Помню этот день, как вчера. Помню каждую его минуту. Я выбежала из подъезда, поймала такси и попросила водителя ехать как можно быстрее. Он довез меня за семь минут вместо десяти. Я забежала в больницу, но не успела. Врачи уже ставили ИВЛ. Антон был без сознания. И тогда я поняла, что это действительно конец. Что все очень серьезно. Что это не сказка или дурацкий фильм. И счастливого конца не ожидается. А я даже не попрощалась с ним.

Я осела по стене и не знала, что делать. Врач говорила что-то про перевод в палату интенсивной терапии, что мне нужно только ждать. Что меня пригласят в палату когда будет можно. Она проводила меня в комнату ожидания, все время спрашивая, не нужно ли мне чего-нибудь. Но то, чего я хотела, она не могла дать. Однако небольшое чудо в тот день все-таки случилось. Антон очнулся. Врачи крайне удивились. Они думали, что он вот-вот умрет. А он проснулся.

Тут началось самое страшное. Врачи говорили, что он умрет в любой момент. Мы все, я и его родные, знали это. Антон знал. Но никто не знал, когда это случится. А Антону было все хуже. Ему прекратили искусственную вентиляцию легких, перевели в одиночную палату, чтобы мы могли быть с ним круглосуточно. И мы были там – вся его семья и я.

Я никогда не перестану восхищаться Антоном, ведь он не сдавался, хотя как бы постоянно жил под прицелом беспощадного снайпера – жил полноценно каждый день, зная, что умрет. Он не сдавался до последнего. Он старался закончить дела. Хотел позаботиться о нас всех. Хотел, чтобы мы жили дальше. Никогда не забуду эти дни. Какое-то чувство обреченности и бессилия. Когда хочется сделать что угодно, лишь бы исправить происходящее. А ничего тут сделать нельзя. И просто сидишь, смотришь на самого дорогого человека в мире и понимаешь, что ты ничего не можешь. Не можешь даже облегчить его и свою боль.

Утром 20 августа Антон уже не проснулся. Он тяжело дышал, я сидела рядом и говорила, как его люблю. Гладила по голове, держала за руку – он любил, когда я так делала. И всегда говорил, что так ему легче. Пробежала пара часов. А потом он перестал дышать. Тут же зашла медсестра и спросила меня: “Давно вы видели, чтобы он делал глубокий вдох?”

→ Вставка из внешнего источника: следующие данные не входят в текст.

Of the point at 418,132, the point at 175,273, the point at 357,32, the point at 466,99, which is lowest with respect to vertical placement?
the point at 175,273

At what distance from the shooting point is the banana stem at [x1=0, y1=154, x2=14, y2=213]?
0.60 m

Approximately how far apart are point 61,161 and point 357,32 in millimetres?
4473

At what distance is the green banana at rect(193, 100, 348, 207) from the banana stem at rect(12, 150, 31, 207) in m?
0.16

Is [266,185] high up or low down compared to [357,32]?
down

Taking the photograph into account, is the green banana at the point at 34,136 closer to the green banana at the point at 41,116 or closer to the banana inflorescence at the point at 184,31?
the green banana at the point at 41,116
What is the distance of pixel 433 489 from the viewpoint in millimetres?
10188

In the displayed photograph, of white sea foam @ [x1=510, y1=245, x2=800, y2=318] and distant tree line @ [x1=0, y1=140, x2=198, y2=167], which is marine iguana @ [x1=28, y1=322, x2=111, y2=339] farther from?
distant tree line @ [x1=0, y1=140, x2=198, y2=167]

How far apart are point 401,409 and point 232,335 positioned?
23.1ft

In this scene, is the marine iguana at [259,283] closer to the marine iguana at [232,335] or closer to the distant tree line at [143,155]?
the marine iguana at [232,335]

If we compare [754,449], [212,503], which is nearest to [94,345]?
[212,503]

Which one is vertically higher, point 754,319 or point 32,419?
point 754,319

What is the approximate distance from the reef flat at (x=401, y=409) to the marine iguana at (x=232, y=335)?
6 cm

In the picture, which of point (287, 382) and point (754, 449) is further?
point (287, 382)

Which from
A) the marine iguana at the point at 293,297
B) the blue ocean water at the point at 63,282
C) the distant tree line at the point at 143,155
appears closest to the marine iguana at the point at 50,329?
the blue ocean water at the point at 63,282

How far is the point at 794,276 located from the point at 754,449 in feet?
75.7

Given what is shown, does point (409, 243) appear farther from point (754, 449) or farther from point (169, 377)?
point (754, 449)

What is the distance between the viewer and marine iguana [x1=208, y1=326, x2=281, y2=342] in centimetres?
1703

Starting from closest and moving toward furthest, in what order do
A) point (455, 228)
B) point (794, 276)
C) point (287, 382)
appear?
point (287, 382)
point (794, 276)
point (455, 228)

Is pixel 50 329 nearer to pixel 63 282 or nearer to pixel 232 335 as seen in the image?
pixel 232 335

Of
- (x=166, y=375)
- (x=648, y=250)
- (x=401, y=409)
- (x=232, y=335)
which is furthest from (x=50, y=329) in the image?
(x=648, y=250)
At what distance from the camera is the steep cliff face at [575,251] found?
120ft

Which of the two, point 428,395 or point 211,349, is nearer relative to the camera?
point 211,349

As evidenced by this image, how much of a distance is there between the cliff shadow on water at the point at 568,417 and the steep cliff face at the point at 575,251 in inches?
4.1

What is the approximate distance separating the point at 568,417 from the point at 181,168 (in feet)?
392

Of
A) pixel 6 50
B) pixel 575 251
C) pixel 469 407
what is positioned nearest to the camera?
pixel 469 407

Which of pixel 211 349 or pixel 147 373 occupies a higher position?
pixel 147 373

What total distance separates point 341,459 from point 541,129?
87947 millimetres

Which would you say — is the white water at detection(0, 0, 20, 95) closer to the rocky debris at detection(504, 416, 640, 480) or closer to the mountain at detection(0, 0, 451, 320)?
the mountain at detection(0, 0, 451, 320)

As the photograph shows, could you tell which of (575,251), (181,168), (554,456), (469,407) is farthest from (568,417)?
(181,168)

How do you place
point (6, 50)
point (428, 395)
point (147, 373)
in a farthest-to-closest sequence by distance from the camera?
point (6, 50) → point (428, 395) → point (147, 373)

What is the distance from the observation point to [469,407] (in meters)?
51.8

Я растерялась. Мне казалось, только что я слышала его дыхание, и вот он ушел… Медсестра стала проверять пульс, затем попросила меня ждать доктора. Минут пять или десять, которые тянулись, как бесконечные года. Я сидела, ждала. И надеялась, что происходящее – просто страшный сон и скоро я проснусь. Но это был конец.

Затем пришла доктор, зафиксировала смерть, выразила соболезнование и сразу перешла к делу: что делать с телом… 20 августа 2014 года я не забуду никогда. Я уже никогда не буду прежней “я”, но постараюсь прожить жизнь, которая мне досталась, так, чтобы он мог мной гордиться.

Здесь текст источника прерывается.